Entries from a dataset.
--*--
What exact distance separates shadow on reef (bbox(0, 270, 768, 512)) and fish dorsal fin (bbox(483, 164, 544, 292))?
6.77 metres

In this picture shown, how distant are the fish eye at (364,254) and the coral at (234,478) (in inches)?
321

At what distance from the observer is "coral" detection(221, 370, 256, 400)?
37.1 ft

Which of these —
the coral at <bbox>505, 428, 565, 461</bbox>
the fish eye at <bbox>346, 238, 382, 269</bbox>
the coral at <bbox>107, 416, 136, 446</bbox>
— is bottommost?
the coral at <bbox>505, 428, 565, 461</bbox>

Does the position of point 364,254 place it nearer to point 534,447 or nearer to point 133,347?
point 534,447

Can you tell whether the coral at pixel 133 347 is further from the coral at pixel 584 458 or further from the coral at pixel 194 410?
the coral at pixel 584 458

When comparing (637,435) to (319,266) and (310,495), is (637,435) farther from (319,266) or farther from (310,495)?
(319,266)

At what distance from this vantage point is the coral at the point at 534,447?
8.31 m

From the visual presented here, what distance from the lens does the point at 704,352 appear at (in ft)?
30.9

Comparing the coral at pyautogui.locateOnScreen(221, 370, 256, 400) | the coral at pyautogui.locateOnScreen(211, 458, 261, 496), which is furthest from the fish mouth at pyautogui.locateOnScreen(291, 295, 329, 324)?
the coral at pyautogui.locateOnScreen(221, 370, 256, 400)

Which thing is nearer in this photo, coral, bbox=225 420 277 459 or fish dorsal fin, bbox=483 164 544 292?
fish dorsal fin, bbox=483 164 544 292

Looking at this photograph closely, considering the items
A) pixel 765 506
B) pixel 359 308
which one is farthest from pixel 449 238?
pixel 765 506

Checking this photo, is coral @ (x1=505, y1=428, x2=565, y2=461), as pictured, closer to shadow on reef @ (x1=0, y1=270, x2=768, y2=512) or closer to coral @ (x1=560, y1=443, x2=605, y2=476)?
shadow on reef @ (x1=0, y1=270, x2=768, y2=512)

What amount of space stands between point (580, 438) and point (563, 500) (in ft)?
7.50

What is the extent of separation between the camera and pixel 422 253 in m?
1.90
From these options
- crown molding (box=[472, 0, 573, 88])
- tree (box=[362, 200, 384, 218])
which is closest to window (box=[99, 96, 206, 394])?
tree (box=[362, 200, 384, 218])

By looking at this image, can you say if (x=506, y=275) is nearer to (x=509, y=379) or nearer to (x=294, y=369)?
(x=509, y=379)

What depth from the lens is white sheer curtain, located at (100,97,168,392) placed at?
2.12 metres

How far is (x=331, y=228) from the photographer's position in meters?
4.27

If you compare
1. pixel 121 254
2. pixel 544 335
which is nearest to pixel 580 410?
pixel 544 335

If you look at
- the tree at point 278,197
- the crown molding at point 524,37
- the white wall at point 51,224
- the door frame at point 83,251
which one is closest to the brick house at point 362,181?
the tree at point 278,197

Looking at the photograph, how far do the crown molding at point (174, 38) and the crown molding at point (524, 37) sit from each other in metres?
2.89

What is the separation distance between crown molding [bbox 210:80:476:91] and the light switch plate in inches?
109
--*--
WHAT YOU WILL DO.
Rewrite the items from the line containing "What is the extent" through the end of the items, replacing "crown molding" with "ceiling trim" and leaving everything else unchanged. Return only those lines.

EXERCISE OUTPUT.
What is the extent of separation between the camera and pixel 422 253 in m?
1.90
From these options
- ceiling trim (box=[472, 0, 573, 88])
- tree (box=[362, 200, 384, 218])
which is closest to window (box=[99, 96, 206, 394])?
tree (box=[362, 200, 384, 218])

By looking at this image, can you say if (x=506, y=275) is nearer to (x=509, y=379) or nearer to (x=294, y=369)?
(x=509, y=379)

What depth from the lens is white sheer curtain, located at (100,97,168,392) placed at?
2.12 metres

How far is (x=331, y=228) from the photographer's position in meters?
4.27

If you compare
1. pixel 121 254
2. pixel 544 335
which is nearest to pixel 580 410?
pixel 544 335

If you look at
- the tree at point 278,197
- the ceiling trim at point 524,37
- the white wall at point 51,224
- the door frame at point 83,251
which one is closest to the brick house at point 362,181?
the tree at point 278,197

Looking at the photograph, how far do the ceiling trim at point (174, 38) and the ceiling trim at point (524, 37) sit from each other in metres?
2.89

What is the separation distance between ceiling trim [bbox 210:80:476:91] and the light switch plate in inches?
109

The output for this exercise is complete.